Dodatkowe obostrzenia tylko na Warmii i Mazurach
W piątek Ministerstwo Zdrowia poinformowało, że w województwie warmińsko-mazurskim odnotowano 960 nowych przypadków zakażenia koronawirusem. Niestety, 11 osób zmarło - 10 z powodu chorób współistniejących i jedna z powodu COVID-19.
W środę podczas konferencji prasowej minister zdrowia Adam Niedzielski podał, że w przypadku Warmii i Mazur wskaźnik nowych dziennych zakażeń w przeliczeniu na 100 tysięcy mieszkańców wynosi 45. Średnia w przeliczeniu na cały kraj to 20 nowych dziennych zakażeń na 100 tysięcy mieszkańców. Szef MZ wskazywał też, że "trafialność" testów na koronawirusa wynosi w skali kraju 19 proc., a w woj. warmińsko-mazurskim przekroczyła 34 proc. Dodał, że na 24 próbki zebrane w newralgicznej części tego regionu, 16 wykazało mutację brytyjską wirusa.

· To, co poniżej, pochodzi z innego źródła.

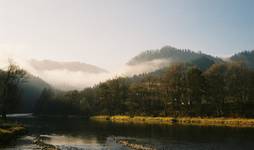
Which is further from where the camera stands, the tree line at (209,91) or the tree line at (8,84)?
the tree line at (209,91)

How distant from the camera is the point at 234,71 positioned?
160 meters

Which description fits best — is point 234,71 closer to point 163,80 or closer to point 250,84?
point 250,84

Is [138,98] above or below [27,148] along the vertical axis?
above

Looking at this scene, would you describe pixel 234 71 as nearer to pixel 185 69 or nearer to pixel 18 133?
pixel 185 69

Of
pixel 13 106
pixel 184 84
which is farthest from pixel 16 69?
pixel 184 84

Region odnotowuje najgorsze statystyki zakażeń w kraju. Z tego powodu, decyzją rządu, od soboty 26 lutego w regionie zostaną zaostrzone rygory sanitarne: klasy 1-3 powrócą do nauki zdalnej, zamknięte zostaną hotele, baseny, miejsca uprawiania sportu i galerie handlowe.

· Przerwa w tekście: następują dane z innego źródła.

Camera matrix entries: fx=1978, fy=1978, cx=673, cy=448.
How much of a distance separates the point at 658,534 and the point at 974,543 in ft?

- Te obostrzenia są wprowadzone na dwa tygodnie. Skupiamy się na tym, aby w tym czasie zniwelować liczbę zakażeń. Jeżeli to nie pomoże, wtedy będziemy także skupiali się na specjalnych działaniach dla przedsiębiorców z Warmii i Mazur - powiedział w czwartek na antenie TVN24 Artur Chojecki, wojewoda warmińsko-mazurski.